Maar als de kop van de teek blijft zitten, dan kunnen zich daarin nog de speekselklieren bevinden, met mogelijk ziekteverwekkers. Er is dan dus nog steeds een potentieel risico op besmetting! Probeer het kopstuk daarom alsnog te verwijderen en als het niet lukt, raadpleeg dan een arts.
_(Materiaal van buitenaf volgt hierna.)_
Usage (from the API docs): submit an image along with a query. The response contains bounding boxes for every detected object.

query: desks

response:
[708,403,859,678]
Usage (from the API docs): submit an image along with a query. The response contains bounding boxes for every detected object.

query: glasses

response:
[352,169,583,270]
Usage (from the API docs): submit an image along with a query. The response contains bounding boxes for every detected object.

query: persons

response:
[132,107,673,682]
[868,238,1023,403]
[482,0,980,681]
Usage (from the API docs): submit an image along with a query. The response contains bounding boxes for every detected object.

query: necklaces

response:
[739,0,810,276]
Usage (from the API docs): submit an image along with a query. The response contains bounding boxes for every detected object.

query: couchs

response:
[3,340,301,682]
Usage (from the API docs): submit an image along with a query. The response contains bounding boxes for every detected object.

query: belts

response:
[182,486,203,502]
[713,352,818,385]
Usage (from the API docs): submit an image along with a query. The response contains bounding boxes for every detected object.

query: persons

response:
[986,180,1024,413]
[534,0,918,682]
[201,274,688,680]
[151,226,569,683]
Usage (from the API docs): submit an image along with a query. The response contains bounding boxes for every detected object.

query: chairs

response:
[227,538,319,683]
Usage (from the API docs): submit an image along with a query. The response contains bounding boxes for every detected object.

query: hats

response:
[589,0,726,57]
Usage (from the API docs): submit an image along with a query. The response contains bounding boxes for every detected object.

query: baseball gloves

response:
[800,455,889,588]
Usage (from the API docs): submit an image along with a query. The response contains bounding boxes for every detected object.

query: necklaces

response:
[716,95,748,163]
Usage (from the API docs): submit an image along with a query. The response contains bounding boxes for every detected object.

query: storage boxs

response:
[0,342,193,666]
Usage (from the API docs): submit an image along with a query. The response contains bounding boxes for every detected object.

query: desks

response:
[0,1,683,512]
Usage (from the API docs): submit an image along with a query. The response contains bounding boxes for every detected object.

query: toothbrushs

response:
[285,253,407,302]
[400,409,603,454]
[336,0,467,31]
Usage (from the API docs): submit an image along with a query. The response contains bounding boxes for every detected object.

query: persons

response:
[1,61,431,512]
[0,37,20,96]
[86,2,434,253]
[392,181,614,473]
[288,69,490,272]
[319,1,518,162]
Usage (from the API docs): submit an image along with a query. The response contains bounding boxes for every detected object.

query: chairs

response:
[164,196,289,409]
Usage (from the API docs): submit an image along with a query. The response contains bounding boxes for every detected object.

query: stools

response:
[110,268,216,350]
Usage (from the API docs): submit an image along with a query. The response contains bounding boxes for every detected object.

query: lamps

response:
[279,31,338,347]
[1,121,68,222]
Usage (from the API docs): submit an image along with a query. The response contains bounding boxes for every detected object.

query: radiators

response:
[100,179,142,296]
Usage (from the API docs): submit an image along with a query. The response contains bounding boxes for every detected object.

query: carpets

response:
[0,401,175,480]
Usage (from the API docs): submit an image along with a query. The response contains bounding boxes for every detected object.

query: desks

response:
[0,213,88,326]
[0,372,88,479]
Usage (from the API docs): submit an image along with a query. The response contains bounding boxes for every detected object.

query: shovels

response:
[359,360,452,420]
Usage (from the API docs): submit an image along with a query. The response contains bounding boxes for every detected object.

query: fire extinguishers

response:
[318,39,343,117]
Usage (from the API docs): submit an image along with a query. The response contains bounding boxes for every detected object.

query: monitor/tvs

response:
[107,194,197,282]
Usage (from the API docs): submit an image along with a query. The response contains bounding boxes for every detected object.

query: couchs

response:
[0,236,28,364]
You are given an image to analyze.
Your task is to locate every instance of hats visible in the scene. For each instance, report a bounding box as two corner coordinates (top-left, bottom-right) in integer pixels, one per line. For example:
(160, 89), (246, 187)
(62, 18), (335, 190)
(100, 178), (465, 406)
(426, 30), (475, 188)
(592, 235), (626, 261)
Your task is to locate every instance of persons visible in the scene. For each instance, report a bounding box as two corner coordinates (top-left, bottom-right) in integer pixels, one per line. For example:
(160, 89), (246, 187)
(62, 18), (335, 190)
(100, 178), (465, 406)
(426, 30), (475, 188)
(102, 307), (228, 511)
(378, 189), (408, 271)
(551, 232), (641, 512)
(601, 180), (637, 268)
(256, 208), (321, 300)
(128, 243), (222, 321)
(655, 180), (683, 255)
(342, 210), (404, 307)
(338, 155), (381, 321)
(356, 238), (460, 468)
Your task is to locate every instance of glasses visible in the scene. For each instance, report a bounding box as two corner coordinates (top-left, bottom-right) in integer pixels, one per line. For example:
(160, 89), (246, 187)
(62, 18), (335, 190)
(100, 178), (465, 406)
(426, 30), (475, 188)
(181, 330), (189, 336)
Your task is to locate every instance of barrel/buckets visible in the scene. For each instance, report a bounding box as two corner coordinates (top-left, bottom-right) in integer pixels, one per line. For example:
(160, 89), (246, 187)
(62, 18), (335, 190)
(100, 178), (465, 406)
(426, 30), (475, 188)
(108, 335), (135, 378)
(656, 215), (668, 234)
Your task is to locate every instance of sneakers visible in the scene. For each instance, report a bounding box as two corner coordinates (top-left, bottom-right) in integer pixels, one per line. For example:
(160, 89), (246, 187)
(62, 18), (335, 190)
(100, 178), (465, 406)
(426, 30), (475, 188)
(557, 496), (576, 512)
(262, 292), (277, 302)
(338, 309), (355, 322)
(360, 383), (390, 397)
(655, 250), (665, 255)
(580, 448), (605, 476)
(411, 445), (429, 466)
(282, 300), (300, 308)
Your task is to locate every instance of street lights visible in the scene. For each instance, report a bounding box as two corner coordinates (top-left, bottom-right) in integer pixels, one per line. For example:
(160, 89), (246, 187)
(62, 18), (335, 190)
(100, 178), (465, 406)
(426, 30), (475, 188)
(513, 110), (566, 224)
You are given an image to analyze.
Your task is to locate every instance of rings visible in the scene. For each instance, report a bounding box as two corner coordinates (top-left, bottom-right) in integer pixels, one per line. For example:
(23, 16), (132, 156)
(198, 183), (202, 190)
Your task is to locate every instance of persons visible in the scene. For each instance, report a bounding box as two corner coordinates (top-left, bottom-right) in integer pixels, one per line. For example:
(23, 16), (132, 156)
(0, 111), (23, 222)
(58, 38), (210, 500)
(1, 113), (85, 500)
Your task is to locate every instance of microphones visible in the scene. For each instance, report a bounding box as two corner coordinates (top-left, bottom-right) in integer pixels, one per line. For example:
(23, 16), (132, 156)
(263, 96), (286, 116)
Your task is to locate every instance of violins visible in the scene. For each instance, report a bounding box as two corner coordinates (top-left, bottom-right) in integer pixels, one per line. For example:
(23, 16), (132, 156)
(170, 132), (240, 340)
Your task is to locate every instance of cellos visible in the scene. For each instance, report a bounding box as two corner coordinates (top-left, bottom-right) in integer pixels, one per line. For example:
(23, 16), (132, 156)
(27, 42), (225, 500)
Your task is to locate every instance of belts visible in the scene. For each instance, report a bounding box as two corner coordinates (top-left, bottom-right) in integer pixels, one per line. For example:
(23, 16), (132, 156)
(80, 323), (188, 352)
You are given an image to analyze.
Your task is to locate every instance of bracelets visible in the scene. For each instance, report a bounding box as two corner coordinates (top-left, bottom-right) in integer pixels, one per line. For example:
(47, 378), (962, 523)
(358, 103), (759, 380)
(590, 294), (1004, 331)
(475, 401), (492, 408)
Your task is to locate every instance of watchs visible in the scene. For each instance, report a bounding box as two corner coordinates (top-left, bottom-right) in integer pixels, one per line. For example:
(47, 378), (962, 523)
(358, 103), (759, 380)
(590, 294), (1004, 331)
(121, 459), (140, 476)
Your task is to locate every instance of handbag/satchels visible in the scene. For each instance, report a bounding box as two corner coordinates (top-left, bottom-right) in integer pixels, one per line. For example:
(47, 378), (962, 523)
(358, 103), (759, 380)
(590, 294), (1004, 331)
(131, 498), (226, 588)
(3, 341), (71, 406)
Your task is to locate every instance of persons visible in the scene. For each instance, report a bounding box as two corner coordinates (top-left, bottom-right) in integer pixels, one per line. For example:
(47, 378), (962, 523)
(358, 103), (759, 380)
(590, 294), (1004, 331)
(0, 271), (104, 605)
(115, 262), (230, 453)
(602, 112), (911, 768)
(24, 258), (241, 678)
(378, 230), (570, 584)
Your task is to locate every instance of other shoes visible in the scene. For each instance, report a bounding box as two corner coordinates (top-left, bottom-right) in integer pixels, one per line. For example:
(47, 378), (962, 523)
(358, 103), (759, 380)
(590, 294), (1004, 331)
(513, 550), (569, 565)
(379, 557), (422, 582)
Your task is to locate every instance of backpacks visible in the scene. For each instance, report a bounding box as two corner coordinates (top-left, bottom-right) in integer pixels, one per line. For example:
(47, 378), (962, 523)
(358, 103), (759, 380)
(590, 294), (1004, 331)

*Wat te doen met verwijderde teken?*
Ga de teek niet pletten, dit geeft het risico dat ziekteverwekkers uit de teek vrij komen. Spoel teken ook niet door de wc. Als je de teek wilt testen op de aanwezigheid van Borrelia of andere mogelijke ziekteverwekkers, bewaar de teek dan in een afsluitend doosje/kokertje o.i.d. Als je een teek weg wil gooien, gooi dan het (met plakband goed afgesloten) doosje/kokertje buitenshuis bij het vuilnis. Je kan de teek ook tussen dubbelgevouwen plakband doen en dit weggooien. Met plakband kan je ook teken verwijderen die op de huid of op kleding lopen, en het niet goed lukt om de teek met een vinger of een klein voorwerp weg te tikken.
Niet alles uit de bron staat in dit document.